Exercise instructions:
Reproduce the listing below from the line with "Handelsregister Websites van" to the line with "Global Learning Management", both lines included, character for character, minus any pictures.

Records supplied:
▼▼▼
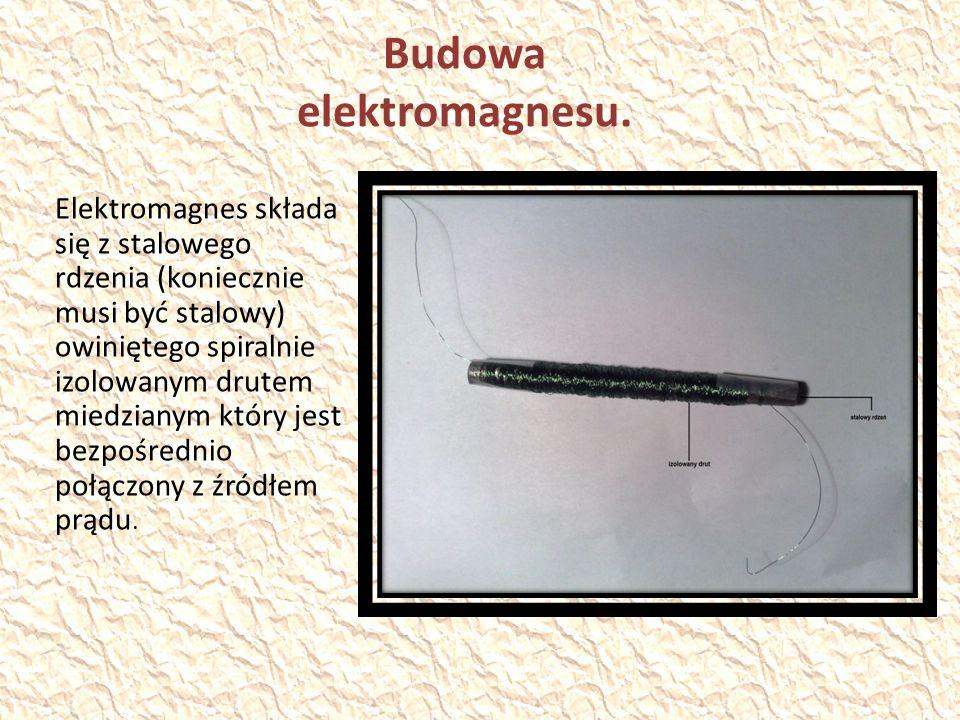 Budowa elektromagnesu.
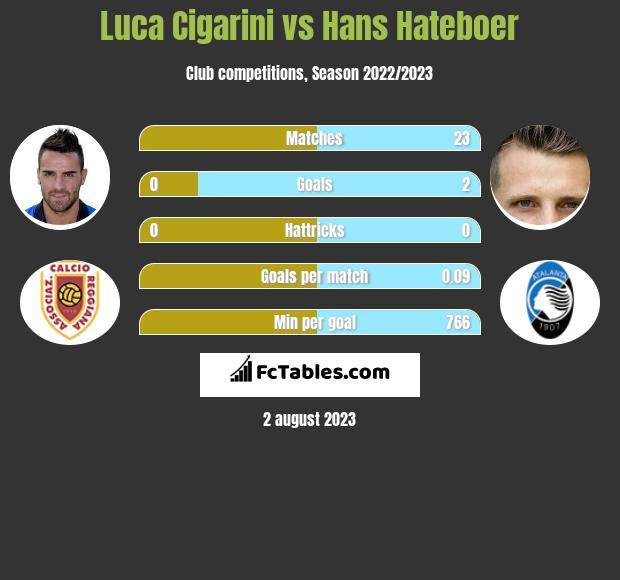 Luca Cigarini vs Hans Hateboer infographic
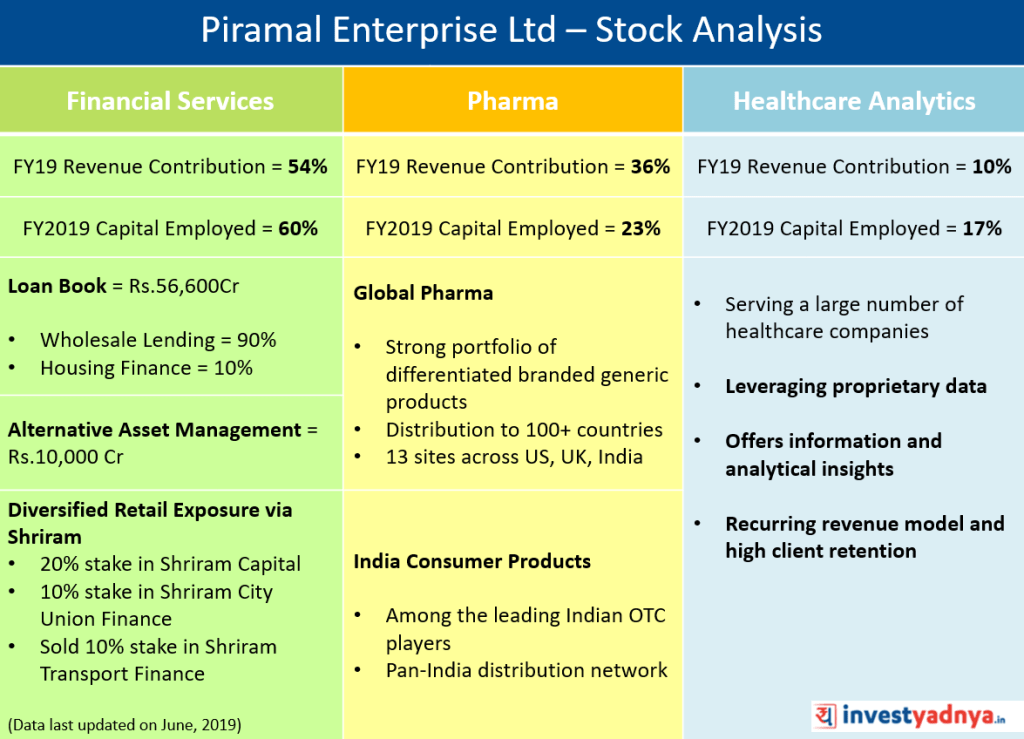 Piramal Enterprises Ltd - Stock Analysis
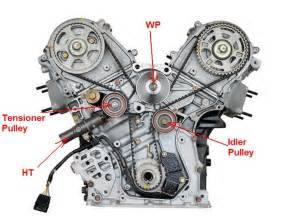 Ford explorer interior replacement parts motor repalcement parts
▲▲▲
▼▼▼
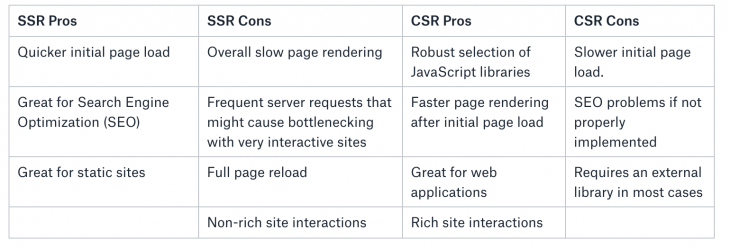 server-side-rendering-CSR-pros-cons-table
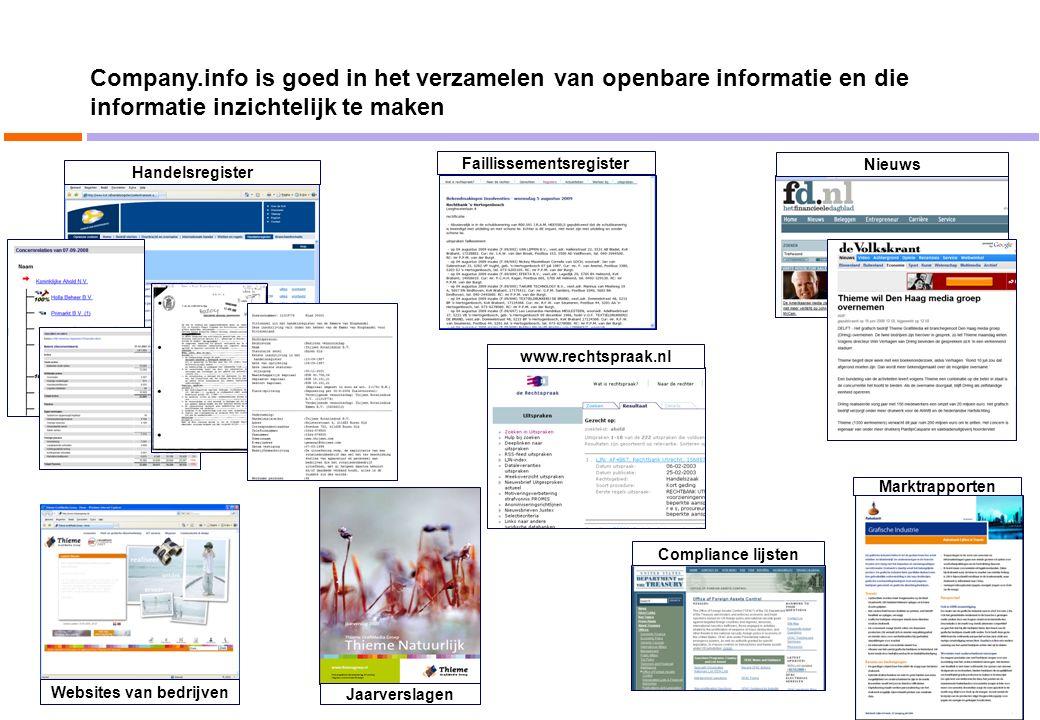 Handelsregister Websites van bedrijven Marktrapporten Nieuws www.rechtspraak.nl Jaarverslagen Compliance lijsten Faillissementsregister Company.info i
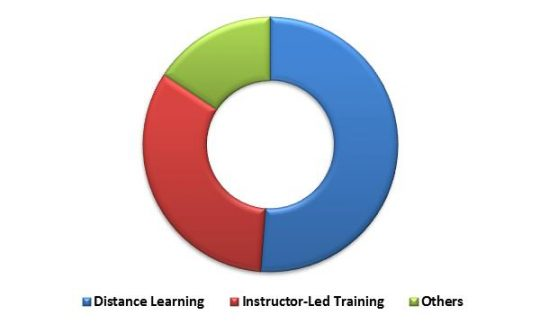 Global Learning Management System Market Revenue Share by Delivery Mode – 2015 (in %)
▲▲▲
Solved exercise:
 Handelsregister Websites van bedrijven Marktrapporten Nieuws www.rechtspraak.nl Jaarverslagen Compliance lijsten Faillissementsregister Company.info i
 Global Learning Management System Market Revenue Share by Delivery Mode – 2015 (in %)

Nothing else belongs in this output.